Comment by ajmurmann

9 months ago

These types of examples IMO show how good we have it now. The worst thing we can say about the job is that it feels meaningless. A subsistence farmer wouldn't have made the same argument about working the field. A 1900 miner wouldn't have made the same argument about getting dust lung in a mine.

We've reached a point that we can complain that our WORK doesn't provide meaning. It's an incredible luxury and we aren't when seeing that we have it.
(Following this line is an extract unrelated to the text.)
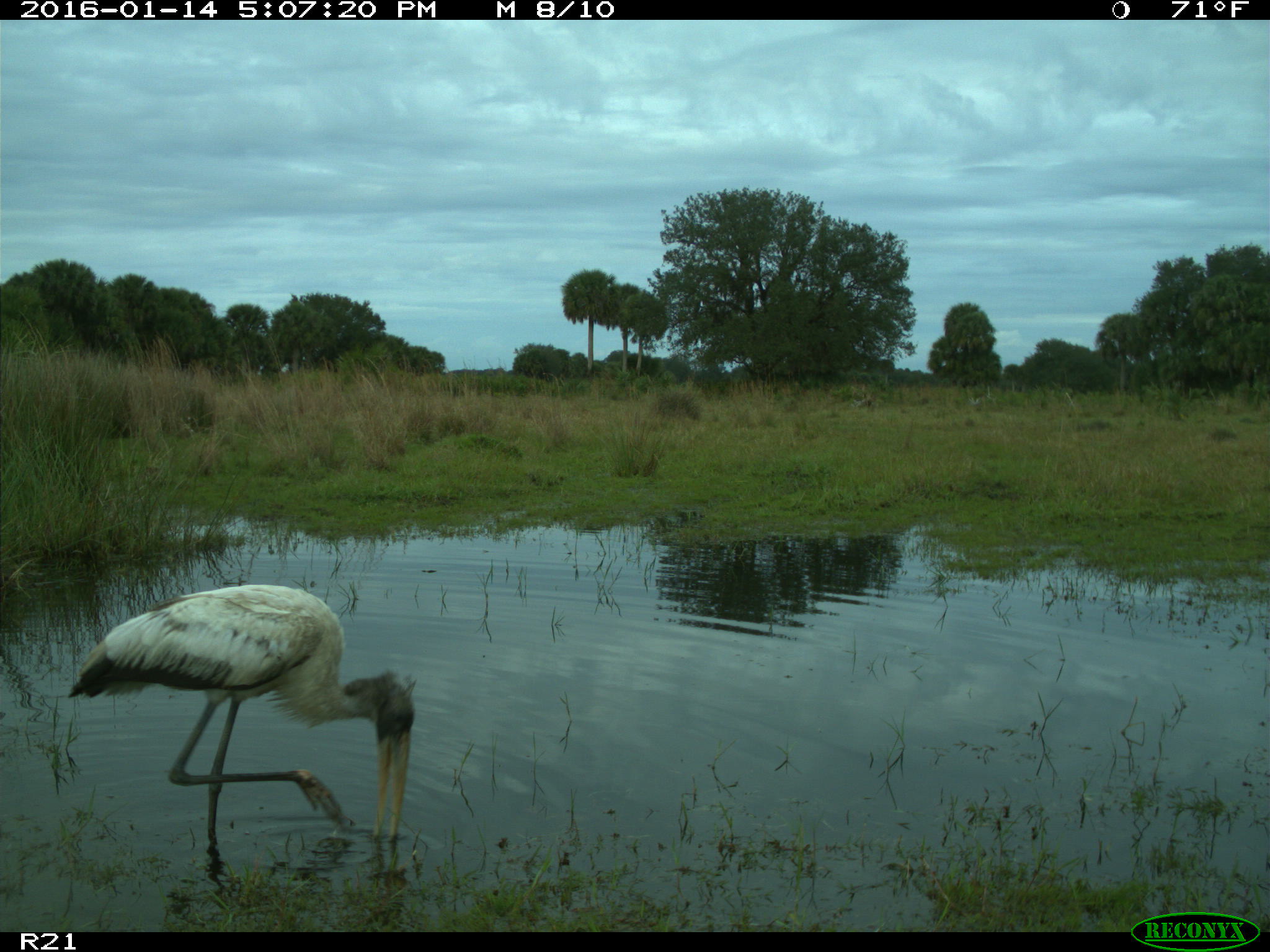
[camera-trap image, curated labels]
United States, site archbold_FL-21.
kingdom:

Years ago I had a consulting gig where we ported a f2p game from iOS to Android. It was a rather tedious engagement and it was clear kids would spend their parents money on in-game crap to their parents surprise. We all felt bad about it. Meanwhile the office was kinda annoying because there was frequent fuseball and nerf battle noises. One day I looked around and realized that I was sitting in an ergonomic chair at an height-adjustable desk, drinking free water that was flown over the ocean from Italy so that I could consume it. At a similar age my grandpa fought in Stalingrad, spent time in a gulag and then became a poor subsistence farmer who worked odd jobs on the side. I was in heaven and didn't know it

Yeah I think about things like that too. My grandfather was born in the Great Depression, fought in the pacific during ww2 is some of the worst battles. Came home and went to work driving an oil truck in west Texas. He raised a happy, healthy family and never hurt any of them. Despite the hardships and horrors he endured he was a man full of love. If, on my death bed, I can say I’ve earned the right to stand in the shadow of his grave then I’ve done pretty well.